Google Compute Engine and Predictable Performance

I raised my eyebrows at one statement Google is making about Google Compute Engine:

Deploy your applications on an infrastructure that provides consistent performance. Benefit from a system designed from the ground up to provide strong isolation of users’ actions. Use our consistently fast and dependable core technologies, such as our persistent block device, to store and host your data.

While many talk about how one IaaS solution will give you better performance than another, one of the more bothersome issues in clouds is whether or not an instance will give you consistent performance. This is especially true with I/O.
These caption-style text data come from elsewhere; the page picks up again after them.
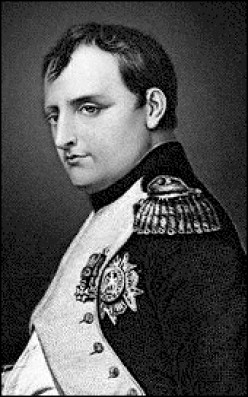 Napoleon's Military Maxims for Modern Leaders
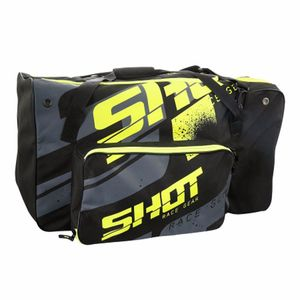 Sac De Rangement Shot Sport Bag - Black Neon Yellow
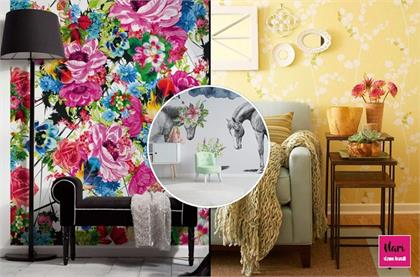 Wallpaper Designs for summer decoration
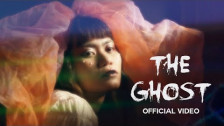 Pikoy 'The Ghost' music video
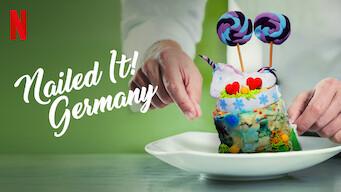 Nailed It! Germany (2020)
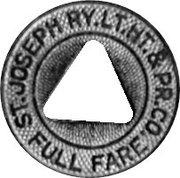 Full Fare - St. Joseph Ry. Lt. Ht.& Pr. Co. (Saint Joseph, Missouri) – avers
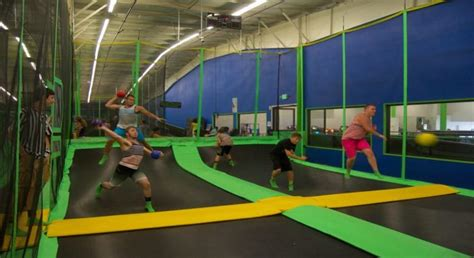 Rare Air Is The Northern California Trampoline Park The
A lot of this performance consistency problem is due to the “noisy neighbor” issue. IaaS solutions typically have some kind of multi-tenant support, multiple isolated containers (VM instances, zones, etc.) on each physical server. The underlying kernel/hypervisor is responsible for cutting each tenant off at the proper times to make sure the raw resources are shared correctly (according to whatever policy is appropriate).

AWS, while nailing many things, has struggled with this. I’ve heard from many users that they’re running performance tests on every EC2 instance they create in order to see if the neighbor situation looks good. This only gets you so far, of course: a particulary greedy neighbor could be provisioned to the same physical node at a later time.

Taking the concept further, I’ve been in a few conversations where the suggestion is to play “whack-a-mole” and constantly monitor the relative performance, steal time, etc., and move things around whenever it’s necessary. (That sounds like a great CS paper, but stepping back… that’s just kind of weird and crazy to me if this is the best we can do.)

The best approach on most clouds (except Joyent who claims to have a better situation) is to therefore use the biggest instances, if you can afford them. These will take up either half or all of the typical ~64-70GB RAM in the servers underlying the VM: no neighbors, no problems. Though other kinds of “neighbors” are still an issue, like if you’re using a centralized, network-based disk.

So how serious is Google in the opening quote above? What different technology is being used on GCE?

A Google employee (who does not work on the GCE team but who I assume is fairly reporting from the Google I/O conference) tweeted the following:

Google compute is based on KVM Linux VMs. Storage: local ephemeral, network block, google storage #io12

KVM.

Years ago, we investigated various techniques we could use in the Nimbus IaaS stack to guarantee that guests only used a given amount of CPU percentage and network bandwidth while also allowing colocated guests to enjoy their own quota. Pure CPU workloads fared well against “hostile” CPU based workloads. But once you introduced networking, the situation was very bad.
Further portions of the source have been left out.